Veramark intends to continue to use the assets for such purpose.

TAG was not affiliated with Veramark, any director or officer of
Veramark or any associate of any such directory or officer prior to
the merger.

(b) Exhibits (numbered in accordance with item 601 of regulation S-K)

(11.1) Calculation of earnings per share

(23.1) Consent of Arthur Andersen LLP








SIGNATURES

Pursuant to the requirements of Section 13 or 15 (d) of the Securities
Exchange Act of 1934, the registrant has duly caused this report to be
signed on its behalf by the undersigned, thereunto duly authorized.

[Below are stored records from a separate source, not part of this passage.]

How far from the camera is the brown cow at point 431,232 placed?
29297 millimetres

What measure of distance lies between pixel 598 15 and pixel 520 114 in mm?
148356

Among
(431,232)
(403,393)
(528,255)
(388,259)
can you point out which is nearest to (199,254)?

VERAMARK TECHNOLOGIES, INC.

_________________________________________
David G. Mazzella, President and CEO
Dated: ______________

Pursuant to the requirements of the Securities Exchange Act of 1934,
this report has been signed below by the following persons on behalf of the
registrant and in the capacities and on the dates indicated.



Signature Capacity Date



______________________________ Chairman of the Board, Director March 14, 1999
David G. Mazzella


______________________________ Director March 14, 1999
John E. Gould

______________________________ Director March 14, 1999
John E. Mooney


______________________________ Director March 14, 1999
William J. Reilly

______________________________ Director March 14, 1999
Robert Stubbs


______________________________ Director March 14, 1999
James R. Scielzo

______________________________ Treasurer March 14, 1999
Ronald C. Lundy







Exhibit 11.1

VERAMARK TECHNOLOGIES, INC.
and Subsidiaries
Calculation of Earnings per Share



Twelve Months Ended December 31,


1999 1998 1997

BASIC
Net Earnings (Loss) $2,694,452 $1,019,427 $(5,030,507)
========== ========== ===========
Weighted Average common shares outstanding 7,612,333 7,565,796 7,331,360

Earnings (Loss) per common & common equivalent
share $.35 $.13 $(.69)
========== ========== ===========

DILUTED

Net Earnings (Loss) $2,694,452 $1,019,427 $(5,030,507)
========== ========== ===========

Weighted average shares outstanding 7,612,333 7,565,796 7,331,360

Additional dilutive effect of stock options &
warrants after application of treasury stock
method 827,479 345,963 -
---------- ---------- -----------

Weighted average shares outstanding 8,439,812 7,911,759 7,331,360
========== ========== ===========
Earnings (Loss) per common share assuming full
dilution $.32 $.13 $(.69)
========== ========== ===========




Exhibit 23.1

CONSENT OF INDEPENDENT PUBLIC ACCOUNTANTS

As independent public accountants, we hereby consent to the incorporation of
our reports included in this Form 10-K, into the Company's previously filed
Registration Statement File No. 333-30991.